As soon as you feel ready, the nurse will show you how to clean your stoma and change the bags. It may be helpful for a close relative or friend to be shown as well in case you ever need help at home.

There are different types of bags (appliances) available. Your nurse will help you choose one that suits you best. When you’re changing your bag, allow yourself plenty of time and privacy so you can do things at your own pace and without interruptions.

Appearance

Urostomy bags are flat so they won’t be noticed under your clothes. The size and position of the stoma is the most important factor in how noticeable the bag is through your clothes. Many people with a urostomy can wear their tightest clothes without anyone knowing they have a stoma bag. Although you may be very aware of your urostomy, people won’t usually notice it unless you choose to tell them.

How to use a Urostomy bag

A urostomy bag is designed to stick onto your abdomen where it collects urine from your stoma. It’s waterproof so you can wear it while showering or bathing.

A urostomy bag has special features including a non-return valve to stop urine from washing over the stoma, helping prevent urinary infections. There’s also a tap or bung at the bottom of the bag to make it easy to drain the contents into a toilet.

When should I drain or change my bag?
Your urostomy will work steadily throughout the day. Most people tend to change their bag in the morning as their urine output is usually at it’s lowest at this time (providing of course that you haven’t drunk all night). Another good tip is to cough a few times before changing your bag as this will empty most of your urine into the bag first.

How often you need to drain or change your bag will vary from person to person. During the night, a urostomy bag or a small urostomy appliance can be attached to a night bag so you don’t need to get up to drain your bag.

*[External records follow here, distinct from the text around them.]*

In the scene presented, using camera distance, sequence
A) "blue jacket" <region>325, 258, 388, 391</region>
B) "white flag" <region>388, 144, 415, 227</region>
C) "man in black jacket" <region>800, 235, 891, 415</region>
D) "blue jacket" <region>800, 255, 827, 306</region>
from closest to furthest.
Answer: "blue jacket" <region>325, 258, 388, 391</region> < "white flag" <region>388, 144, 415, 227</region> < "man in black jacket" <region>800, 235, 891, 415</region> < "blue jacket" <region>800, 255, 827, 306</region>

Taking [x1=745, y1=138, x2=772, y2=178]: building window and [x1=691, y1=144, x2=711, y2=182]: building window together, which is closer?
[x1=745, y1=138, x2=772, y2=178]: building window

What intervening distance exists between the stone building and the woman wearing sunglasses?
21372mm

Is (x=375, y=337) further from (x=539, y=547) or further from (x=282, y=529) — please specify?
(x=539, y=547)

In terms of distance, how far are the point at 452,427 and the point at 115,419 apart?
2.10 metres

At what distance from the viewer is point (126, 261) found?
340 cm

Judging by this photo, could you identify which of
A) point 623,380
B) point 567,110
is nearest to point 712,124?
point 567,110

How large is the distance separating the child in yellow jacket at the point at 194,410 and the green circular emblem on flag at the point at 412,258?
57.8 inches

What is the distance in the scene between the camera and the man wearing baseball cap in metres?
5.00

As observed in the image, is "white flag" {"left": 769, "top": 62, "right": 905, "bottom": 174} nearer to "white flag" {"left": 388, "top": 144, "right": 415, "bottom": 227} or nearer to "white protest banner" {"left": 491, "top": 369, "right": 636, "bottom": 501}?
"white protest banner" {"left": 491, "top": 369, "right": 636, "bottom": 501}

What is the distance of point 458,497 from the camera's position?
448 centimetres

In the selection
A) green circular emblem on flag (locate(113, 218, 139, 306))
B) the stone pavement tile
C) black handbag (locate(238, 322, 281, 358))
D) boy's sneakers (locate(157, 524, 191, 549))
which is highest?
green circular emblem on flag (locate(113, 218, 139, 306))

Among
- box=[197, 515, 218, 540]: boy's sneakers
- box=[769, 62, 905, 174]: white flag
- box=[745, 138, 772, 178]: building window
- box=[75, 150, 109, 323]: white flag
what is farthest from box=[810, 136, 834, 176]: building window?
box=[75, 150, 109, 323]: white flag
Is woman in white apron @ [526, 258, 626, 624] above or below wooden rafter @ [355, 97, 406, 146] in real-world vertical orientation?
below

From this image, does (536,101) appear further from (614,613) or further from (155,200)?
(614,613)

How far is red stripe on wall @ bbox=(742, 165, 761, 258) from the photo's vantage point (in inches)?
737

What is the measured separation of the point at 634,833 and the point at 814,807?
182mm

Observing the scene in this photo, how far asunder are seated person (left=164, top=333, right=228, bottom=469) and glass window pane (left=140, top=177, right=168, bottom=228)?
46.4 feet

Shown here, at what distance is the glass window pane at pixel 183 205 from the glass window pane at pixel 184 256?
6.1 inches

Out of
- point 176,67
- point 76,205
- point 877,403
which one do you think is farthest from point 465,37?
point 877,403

Your specialist stoma nurse will be able to give you information and support on how often you need to change your bag. It’s recommended that you empty the bag before you remove it. Then seal the bag inside a disposal bag and place in the dustbin. DO NOT flush your bag down the toilet, as it will cause a blockage.

Taking care of your skin

One of the most important things to remember is to take good care of the skin around your stoma. Here are a few tips that you may find helpful:

The adhesive plate must fit snugly around your stoma

If the hole in the adhesive plate is larger than your stoma, your skin will become exposed to the harmful effects of the urine and become sore. Also, if the adhesive plate is cut too small, it may cause damage to your stoma. So check regularly to ensure that the adhesive plate has a snug fit around your stoma.

Watch out for irritants
Leakage on to the skin, excessive removal of the adhesive plate and harsh skin cleansers can all cause irritation of the skin.

Bleeding

It’s usual to experience a small amount of bleeding around your stoma when cleaning. This is not a cause for alarm. However, if bleeding comes from inside the stoma you should see your doctor urgently.

Stoma supplies

Before you leave hospital the nurse will make sure you have a supply of urostomy bags. When you’re at home, you can get all your supplies from your chemist. As some chemists don’t have a very large stock, it’s often a good idea to give them your order well in advance. Sometimes it’s better to get your supplies direct from a local stockist. The Urostomy Association can give you details of stockists close to you.

Support

Once you’re at home, you’ll still be able to phone your hospital stoma care nurse for information and support, and you may also have contact with a community stoma nurse. The hospital staff can arrange for a district nurse to visit you when you first leave hospital and are recovering. The nurse can help sort out any problems you may have with your urostomy.